FReD helps explain how a bee sees

FReD helps explain how a bee sees

Researchers have developed a database that shows how colours appear to bees - News

Adapted from a news release issued by Queen Mary, University of London
Thursday 16 December 2010

Bees can see colours but they perceive the world differently to us, including variations in hue that we cannot distinguish with the naked eye.

Researchers at Imperial College London and Queen Mary, University of London have now developed FReD – the Floral Reflectance Database – to show what colours flowers appear to be, to bees. The development of the catalogue is reported this week in the journal PLoS ONE .
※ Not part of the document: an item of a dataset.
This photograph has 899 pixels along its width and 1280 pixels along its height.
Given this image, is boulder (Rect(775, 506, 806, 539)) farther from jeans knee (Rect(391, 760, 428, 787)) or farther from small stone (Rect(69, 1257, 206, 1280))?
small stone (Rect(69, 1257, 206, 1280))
Previous records of flower colours have not taken the visual systems of pollinator insects into account. Bees – for example – have evolved completely different colour detection mechanisms to humans, and can see colours outside our own capabilities in the ultra-violet range. The new research highlights that the world we see is not the physical or the ‘real’ world – different animals have very different senses, depending on the environment the in which the animals operate.

Research author Professor Vincent Savolainen , from the Department of Life Sciences at Imperial College London, who holds a joint post at the Royal Botanic Gardens, Kew , said: "We hope this work can help biologists understand how plants have evolved in different habitats - from biodiversity hotspots in South Africa to the cold habitats of northern Europe. FReD’s global records may show how flower colour could have changed over time, and how this relates to the different insects that pollinate them, levels of UV radiation and other factors in their local environment."
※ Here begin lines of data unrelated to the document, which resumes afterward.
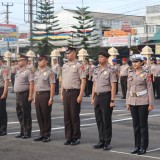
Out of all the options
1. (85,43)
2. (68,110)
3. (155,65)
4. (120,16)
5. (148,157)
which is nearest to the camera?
(148,157)

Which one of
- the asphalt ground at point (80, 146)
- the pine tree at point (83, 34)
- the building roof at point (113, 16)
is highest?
the building roof at point (113, 16)

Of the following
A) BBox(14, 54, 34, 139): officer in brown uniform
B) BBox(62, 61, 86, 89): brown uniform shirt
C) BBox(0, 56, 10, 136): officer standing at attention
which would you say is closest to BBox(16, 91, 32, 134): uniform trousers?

The project measured the spectral reflectance of a number of flowers in different locations and analysed what bumblebees perceive, including different shades of ultra-violet. The image above shows a photograph of a creeping Zinnia (Sanvitalia procumbens) using a UV filter, giving just one example of the colours that are ’hidden’ to us.

Samia Faruq from Queen Mary, an expert in the computer modelling side of the project, said: "FReD provides over 2,000 records with the colours that the bee sees presented in a very simple way. A successful flower has to be ’noticed’ by the bee, and FReD provides a better understanding of the strategy flowers attain.

"Colour patterns emerging from the location or altitude in which flowers are found may in turn increase our understanding of the plant-pollinator relationship. We will also be able to determine if flower colours in a given location are converging or diverging in order to give themselves the best chance of reproducing."

Professor Peter McOwan, a Queen Mary computer scientist who helped in developing the technical side of the project, commented: "This combination of biology and computer science, allowing scientist to collaboratively access important data in new ways shows the power of combining these two scientific disciplines. This interdisciplinary approach can produce significant new applications that will help make a real impact in better understand the natural world."

The database is freely searchable and open for international contribution, and will inform future ecological studies. "The records can be used to link flowers together by colour, although they appear different to us. On a global scale we will be able to identify the colours preferred by pollinators and see how this varies. This is very significant in terms of the global food supply, which relies on these insects and bees in particular," added Professor Lars Chittka, who led the research at Queen Mary, University of London.